Collected data ▸
———

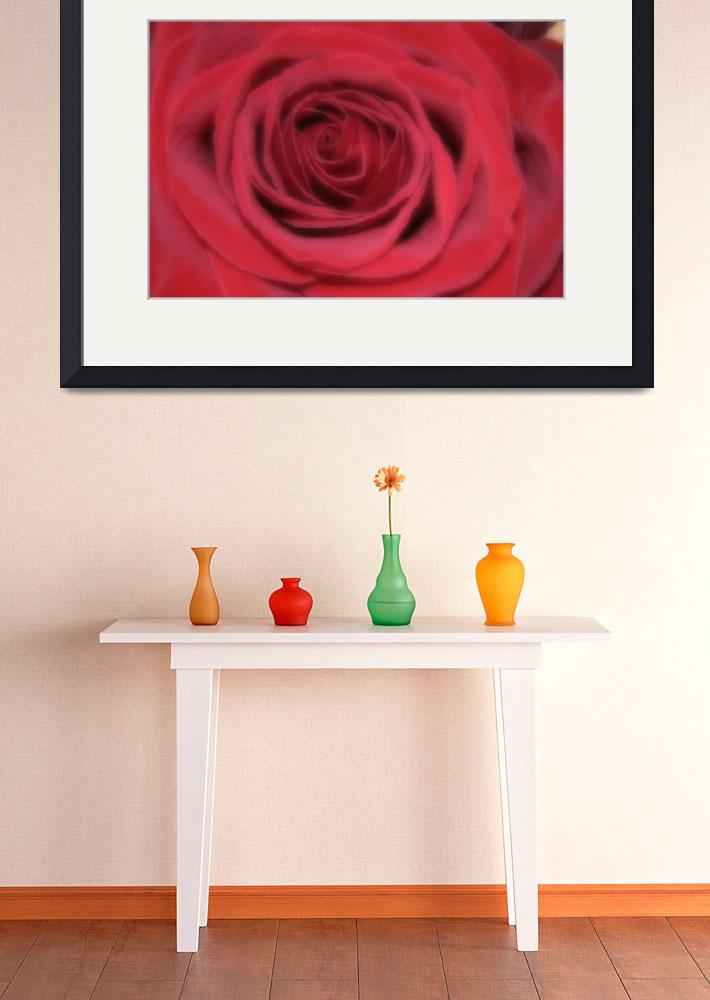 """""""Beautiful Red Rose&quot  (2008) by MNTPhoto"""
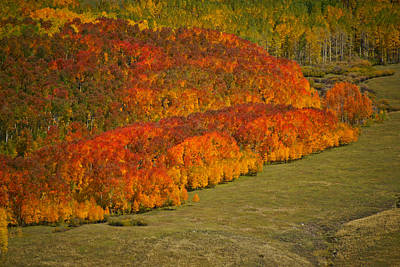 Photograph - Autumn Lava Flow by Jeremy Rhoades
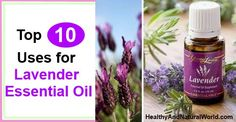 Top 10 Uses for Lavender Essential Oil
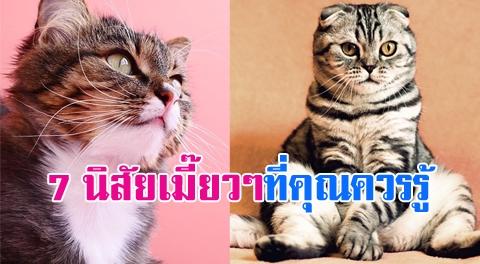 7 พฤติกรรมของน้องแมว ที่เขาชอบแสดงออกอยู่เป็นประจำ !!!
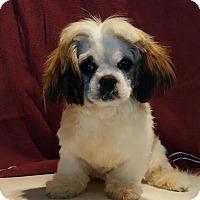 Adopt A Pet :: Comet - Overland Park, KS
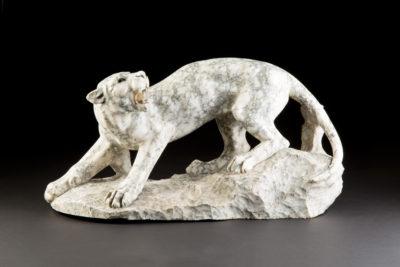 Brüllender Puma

———

EXERCISE ▸
The entries above, without their pictures, should be written out exactly.

ANSWER TO THE PROBLEM ▸
 """""""Beautiful Red Rose&quot  (2008) by MNTPhoto"""
 Photograph - Autumn Lava Flow by Jeremy Rhoades
 Top 10 Uses for Lavender Essential Oil
 7 พฤติกรรมของน้องแมว ที่เขาชอบแสดงออกอยู่เป็นประจำ !!!
 Adopt A Pet :: Comet - Overland Park, KS
 Brüllender Puma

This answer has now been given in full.